Enterprise Risk Assessment: Culver City handsomely paid Moss Adams LLP (Moss)—Culver City’s Internal Auditor—to produce the ERA report.
Pages 53 and 57 of the ERA reveal that almost one-third of the responding “supervisor level and above employees” believe there is a “moderate,” “moderate to high,” or “high” risk of fraud, waste, or abuse in Culver City government. Pages 40-42 reveal that nearly one-half of Culver City’s supervisors, managers and director level employees do not feel safe from retaliation if they whistle-blow. Such fear of telling the truth to power, alone, plays havoc with implementing an effective means to prevent FWA.
FWA Hotline: The Budget informs us, “With the auditor’s recommendation, the hotline for reporting [FWA] of the City’s resources was setup and made available to residents and employees on the City’s website in October 2019.” However, Staff re-designed the FWA Hotline to fail.
As of Sept. 9, 2019, pursuant to a 2017 recommendation of Moss, Moss would process complaints received through Culver City’s FWA Hotline. Everyone totally agreed. They considered Moss as “neutral.” Then, City Manager John Nachbar and City Attorney Carol Schwab caused the “neutral” to be booted. They installed a low level Staffer in place of the “neutral.” He had no prior FWA-Hotline experience. Ultimately, that Staffer reports to the City Manager.
This creates a definite conflict of interest. The City Manager would not want fraud, waste or abuse discovered on his watch.

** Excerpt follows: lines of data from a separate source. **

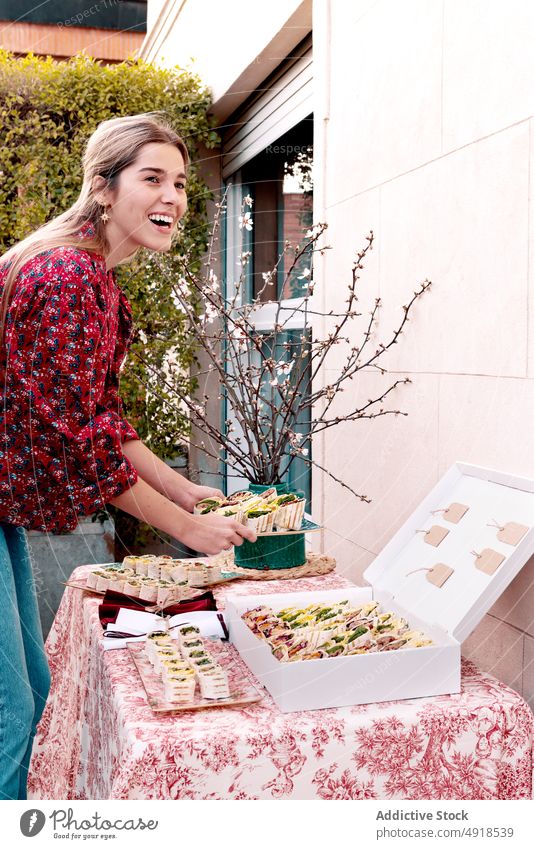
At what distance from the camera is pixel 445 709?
0.91 meters

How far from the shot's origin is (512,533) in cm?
102

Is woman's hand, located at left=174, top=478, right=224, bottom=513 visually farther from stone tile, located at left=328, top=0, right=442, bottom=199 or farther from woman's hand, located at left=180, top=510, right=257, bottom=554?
stone tile, located at left=328, top=0, right=442, bottom=199

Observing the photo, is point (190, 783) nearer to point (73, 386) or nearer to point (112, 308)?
point (73, 386)

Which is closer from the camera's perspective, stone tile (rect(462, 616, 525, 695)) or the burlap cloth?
stone tile (rect(462, 616, 525, 695))

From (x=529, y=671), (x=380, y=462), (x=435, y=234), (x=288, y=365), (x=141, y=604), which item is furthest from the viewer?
(x=380, y=462)

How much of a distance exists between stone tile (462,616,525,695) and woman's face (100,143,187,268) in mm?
692

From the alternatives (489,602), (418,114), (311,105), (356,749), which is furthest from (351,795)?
(311,105)

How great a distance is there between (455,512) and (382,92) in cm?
83

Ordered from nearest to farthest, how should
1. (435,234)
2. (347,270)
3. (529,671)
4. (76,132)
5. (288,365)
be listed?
(529,671) < (435,234) < (288,365) < (347,270) < (76,132)

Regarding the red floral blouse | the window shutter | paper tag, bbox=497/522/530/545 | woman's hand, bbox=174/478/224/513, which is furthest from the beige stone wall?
the red floral blouse

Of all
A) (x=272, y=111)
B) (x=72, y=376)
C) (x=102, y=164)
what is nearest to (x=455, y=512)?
(x=72, y=376)

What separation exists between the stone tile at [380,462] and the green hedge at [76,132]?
1060 mm

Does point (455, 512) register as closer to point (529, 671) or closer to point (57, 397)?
point (529, 671)

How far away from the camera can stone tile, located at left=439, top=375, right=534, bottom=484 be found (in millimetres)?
1131
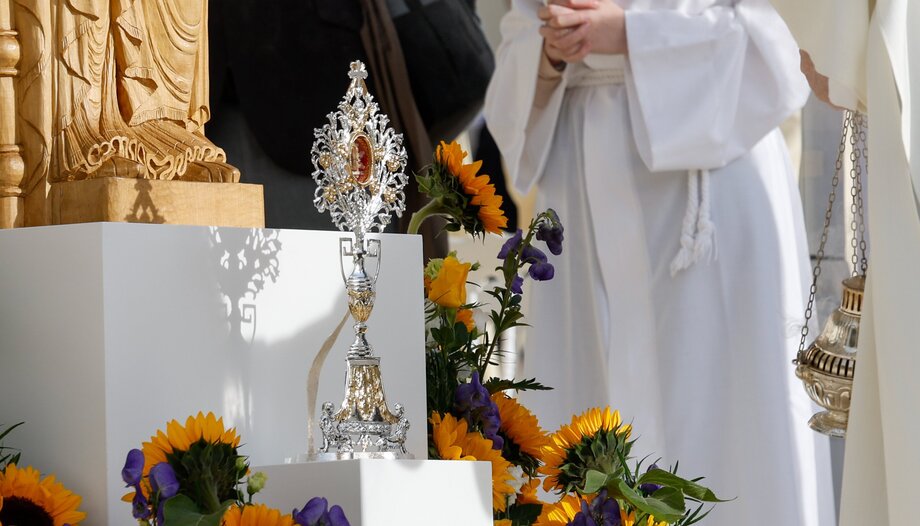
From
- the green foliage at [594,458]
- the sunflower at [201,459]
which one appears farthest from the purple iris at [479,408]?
the sunflower at [201,459]

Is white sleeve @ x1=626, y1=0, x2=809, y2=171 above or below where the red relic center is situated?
above

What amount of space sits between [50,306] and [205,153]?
0.28 meters

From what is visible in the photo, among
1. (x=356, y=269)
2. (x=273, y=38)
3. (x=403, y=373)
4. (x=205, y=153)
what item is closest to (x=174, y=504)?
(x=356, y=269)

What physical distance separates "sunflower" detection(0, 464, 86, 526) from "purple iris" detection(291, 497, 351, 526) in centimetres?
22

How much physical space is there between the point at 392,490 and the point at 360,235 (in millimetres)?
244

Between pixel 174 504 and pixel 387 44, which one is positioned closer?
pixel 174 504

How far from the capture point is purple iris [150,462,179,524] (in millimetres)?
831

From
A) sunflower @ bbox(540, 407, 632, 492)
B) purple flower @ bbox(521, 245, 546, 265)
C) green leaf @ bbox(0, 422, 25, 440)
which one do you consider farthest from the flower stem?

Municipal Fiber Network: Staff says, in effect, from the get go, Staff warned the City Council that the MFN would be a financial fiasco; so, don’t blame Staff. The Budget states, in part:
As indicated in the Nov. 12, 2017 Council Report, a twenty-year construction loan in the amount of $11,500,000 and a twenty-year working capital loan of $3,400,000 is due to begin being repaid in June 2018 [sic]. That same staff report also stated that Council has the power to forgive the annual construction loan payments, and can also defer the annual working capital loan payments if the Municipal Fiber Network Fund is not generating adequate revenue. Staff has stated from project inception that the construction loan may not be repaid. However, the loan was established in anticipation of the possibility.
Staff is thereby requesting City Council approval for the following actions to be recorded in FY 2019/2020:
• Write off the FY 2019/2020 annual construction loan payment $709,669.21
• Record a deferral of FY 2019/2020 annual working capital loan payment $292,660.01
This is and has always been Culver City’s version of corporate welfare. That’s 15,000,000 taxpayer dollars shot to Hades so that residents would involuntarily subsidize the business community.
The Wall Street Journal recently noted that cash-rich investors are currently eager to buy fiber networks. Culver City should sell the MFN to cut our losses. On the other hand, the MFN might be such a loser that anyone who could do financial analysis would pass.
It is time for the City Council to investigate these matters promptly and thoroughly, and report the findings transparently and publicly. To do otherwise would breach their fiduciary duties to taxpayers.